Однако, сверяя все ранее написанное с рассказами бабушки, матери и тетушки, я не нахожу некоторых подробностей, которые являются важными деталями для описания общей картины происшедшего. Воспоминания тетушки я записал на диктофон, она была два года назад единственной свидетельницей этого чрезвычайного происшествия из всех своих сверстниц, проживающих в городе. В военную пору ей стукнуло пятнадцать лет, взрослая девушка. Что же произошло на самом деле в тот роковой день?
Наш дом на Верхней Пятницкой располагался по левой стороне улицы, сады и огороды её жителей выходили на большое поле. Это была окраина, которую на восточной границе города пересекает ветка железной дороги, идущая от Москвы на юг. Там же, рядом с Духовной семинарией, находилась железнодорожная станция «Семинарская» или «Семинарка», как её называют в народе. Она располагалась на другой, Риго-Орловской ветке, ведущей с востока на запад и связывающей восточные районы России с портами Балтийского моря. Вот по этой захваченной ветке немецким войскам было очень удобно доставлять грузы из Германии на фронт и снабжать свои передовые части всем необходимым. На перекрёстке двух железных дорог скапливалось большое количество немецких военных эшелонов.
Обратно по этой дороге на запад, в Германию, увозили награбленное, угоняли пленных и молодёжь, транспортировали своих раненых. Орёл был для оккупантов одним из крупнейших перевалочных железнодорожных узлов в центре России. На июль сорок второго, за девять месяцев своего пребывания гитлеровцы прочно обосновались в городе. Отсюда они планировали новое наступление на Москву и тщательно к этому готовились.
На Пятницкой по домам были расквартированы их отдельные части, имевшие в своём составе автомобильную и боевую технику, т. к. улица очень широкая, боевые машины удобно парковать под окнами своего места пребывания. Захватчики избирательно занимали самые приличные дома. Наш дом попал в эту категорию, и моих родных всем семейством выгнали сначала во вторую половину дома, а затем в дощатый сарай во дворе.

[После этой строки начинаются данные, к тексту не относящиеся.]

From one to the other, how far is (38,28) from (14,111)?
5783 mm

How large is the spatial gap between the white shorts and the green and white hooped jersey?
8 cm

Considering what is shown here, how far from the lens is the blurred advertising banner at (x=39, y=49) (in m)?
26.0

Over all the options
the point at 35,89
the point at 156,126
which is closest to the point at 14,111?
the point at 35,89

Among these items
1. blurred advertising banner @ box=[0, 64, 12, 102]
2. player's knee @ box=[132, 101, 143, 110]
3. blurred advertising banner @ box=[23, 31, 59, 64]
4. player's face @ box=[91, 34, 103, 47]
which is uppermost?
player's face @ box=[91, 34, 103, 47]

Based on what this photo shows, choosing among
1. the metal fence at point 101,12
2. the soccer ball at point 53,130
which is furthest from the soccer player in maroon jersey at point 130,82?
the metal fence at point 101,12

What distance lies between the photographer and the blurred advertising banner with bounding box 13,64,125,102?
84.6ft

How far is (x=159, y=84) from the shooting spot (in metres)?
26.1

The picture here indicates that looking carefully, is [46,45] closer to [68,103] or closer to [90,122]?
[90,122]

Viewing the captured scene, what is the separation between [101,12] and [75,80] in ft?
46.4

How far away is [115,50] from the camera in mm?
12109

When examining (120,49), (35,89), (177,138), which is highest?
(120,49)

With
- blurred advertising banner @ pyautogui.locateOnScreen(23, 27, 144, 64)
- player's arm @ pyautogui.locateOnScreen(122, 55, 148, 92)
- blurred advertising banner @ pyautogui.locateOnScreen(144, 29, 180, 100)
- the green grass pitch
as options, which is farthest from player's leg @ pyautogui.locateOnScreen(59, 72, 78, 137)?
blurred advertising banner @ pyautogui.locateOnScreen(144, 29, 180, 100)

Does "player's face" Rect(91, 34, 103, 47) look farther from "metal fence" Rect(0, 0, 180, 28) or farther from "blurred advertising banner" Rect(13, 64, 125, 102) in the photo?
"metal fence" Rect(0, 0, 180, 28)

Июль сорок второго выдался жарким. В уцелевших садах на яблонях виднелась в большом количестве молодая завязь яблок, груш, сливы. Старинные сады изрядно потрепала война, много плодовых деревьев было спилено немцами на дрова в холодную зиму сорок первого. Кору яблонь обглодали огромные немецкие лошади, которых представители нового порядка загоняли в сады и привязывали прямо к стволам. Но всё затоптать, спилить и сожрать не удалось, что-то осталось на радость законных владельцев. Наш сад сажал мой прапрадед, однодворец Егор Никанорович Перелыгин в давние времена. Сад был большим и заканчивался он огромным огородом, соток на пятьдесят всё вместе потянет. На огороде сажали овощи и самое главное – картошку. Её сажали много, это было основой выживания и в мирное время, и особенно в войну. В том далёком июле ботва на бороздах была уже высокой, и картофельные кусты цвели своими неброскими цветами. На всём протяжении нашей стороны улицы, а это более километра, сплошные сады и огороды составляли приличный зеленый массив с картофельным полем, обращенным в сторону «Семинарки». Об этом пишу неслучайно.
В достопамятный вечер стемнело как-то рано, низкие тучи затянули тяжелым свинцовым занавесом небосвод, было пасмурно. Ёще один день, прожитый в оккупации, подходил к концу. Но вот откуда-то с юго-востока послышался монотонный звук, который перерос в рокот моторов. Моментально вспыхнули вражеские прожекторы и стали шарить по черному небу, буквально пронизывая лучами облака. Наше семейство высыпало из сарая в сад, только моей тетушке, которая была самой младшей, бабушка строго запретила выглядывать наружу. Стало понятно, что немецкие прожекторы могут искать только наш самолет. Только бы не нашли! Только бы не нашли!